* Textblock
Fantasy/SciFi,  Rezensionen

Rezension: „Die Gabel, die Hexe und der Wurm“

Als eingefleischter Eragon Fan (ich habe die vier Bücher in Rekordzeit verschlungen), war mir schon bei Ankündigung dieses neuen Werks klar: Direkt vorbestellen!

Auch wenn alle vier Bände bei meinem Bruder im Regal stehen und auch dieses anschließend dort landen wird (immerhin ist es sein Geburtstagsgeschenk), konnte ich es vorher lesen. Bin halt der schnellere Leser von uns Beiden.

Doch jetzt zur eigentlichen Rezension:
Das Cover und der Titel passen auf den ersten Blick überhaupt nicht zueinander. Beim Lesen wird einem erst deutlich, wie Beides perfekt zueinander und zur eigentlichen Geschichte passt.

Der Leser darf jetzt kein Buch mit atemraubenden Kampfszenen, spannenden Entwicklungen und unerwarteten Wendungen erwarten. Und doch ist man wieder direkt mitten im Geschehen. Mitten in der fantastischen Welt von Alagaësia, Eragon, Saphira und ihren Freunden.

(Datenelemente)
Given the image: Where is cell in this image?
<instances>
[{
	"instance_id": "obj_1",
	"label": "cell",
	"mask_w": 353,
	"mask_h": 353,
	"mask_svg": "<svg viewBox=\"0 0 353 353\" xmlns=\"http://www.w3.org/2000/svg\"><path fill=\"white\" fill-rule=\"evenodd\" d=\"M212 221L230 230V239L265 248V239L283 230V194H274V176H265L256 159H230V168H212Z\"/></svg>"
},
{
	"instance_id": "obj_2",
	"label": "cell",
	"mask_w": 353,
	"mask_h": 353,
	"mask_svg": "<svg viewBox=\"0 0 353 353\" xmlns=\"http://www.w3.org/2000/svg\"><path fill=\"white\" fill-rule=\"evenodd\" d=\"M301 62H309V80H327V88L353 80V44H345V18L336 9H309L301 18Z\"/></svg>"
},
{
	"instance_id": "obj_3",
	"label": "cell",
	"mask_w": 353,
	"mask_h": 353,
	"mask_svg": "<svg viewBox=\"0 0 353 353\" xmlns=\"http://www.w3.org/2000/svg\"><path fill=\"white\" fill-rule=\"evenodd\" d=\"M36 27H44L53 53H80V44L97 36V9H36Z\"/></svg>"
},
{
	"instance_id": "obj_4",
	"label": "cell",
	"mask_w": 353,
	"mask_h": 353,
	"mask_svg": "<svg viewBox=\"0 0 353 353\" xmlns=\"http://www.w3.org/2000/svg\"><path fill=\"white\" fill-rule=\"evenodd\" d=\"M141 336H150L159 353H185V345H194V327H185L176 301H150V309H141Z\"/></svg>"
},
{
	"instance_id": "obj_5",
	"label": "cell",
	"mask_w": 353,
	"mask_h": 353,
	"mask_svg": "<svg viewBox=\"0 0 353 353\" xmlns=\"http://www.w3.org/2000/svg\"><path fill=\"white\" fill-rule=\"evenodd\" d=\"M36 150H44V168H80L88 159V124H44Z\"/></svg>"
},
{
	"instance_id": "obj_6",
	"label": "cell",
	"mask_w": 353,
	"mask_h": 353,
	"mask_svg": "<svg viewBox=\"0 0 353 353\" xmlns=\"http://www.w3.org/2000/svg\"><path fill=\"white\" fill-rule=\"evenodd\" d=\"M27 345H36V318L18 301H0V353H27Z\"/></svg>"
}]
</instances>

* Aufgabe 1
Für wen ist das Buch laut der Rezension ein Geburtstagsgeschenk?
* Aufgabe 2
Übersetze diesen Satz aus der Rezension ins Englische: „Das Cover und der Titel passen auf den ersten Blick überhaupt nicht zueinander.“
* Aufgabe 3
Knüpfe an den letzten Satz der Rezension zu „Die Gabel, die Hexe und der Wurm“ an und schreibe sie weiter.
Die Daten spielen hierfür keine Rolle.

* Antwort 1
Für den Bruder.

* Antwort 2
At first glance, the cover and the title don't go together at all.

* Antwort 3
Jeder, der sich nach der vierbändigen Geschichte um den Kampf gegen Galbatorix gefragt hat, wie es mit Eragon und den Drachenreitern weiter geht, findet hier eine gelungene Antwort.

Durch eine kleine Recherche im Internet erfährt man dann auch, dass dies der Auftakt einer dreibändigen Reihe mit kurzen Geschichten ist und als Übergang zu Eragons nächstem großen Abenteuer dient.

Mein Fazit: Für jeden eingefleischten Eragon-Fan ist dieses Buch ein absolutes Muss. Jeder Fantasy-Fan sollte die Bücher von Christopher Paolini kennen.

Das sind 5 von 5 Buchstabenratten. Fantasy die begeistert.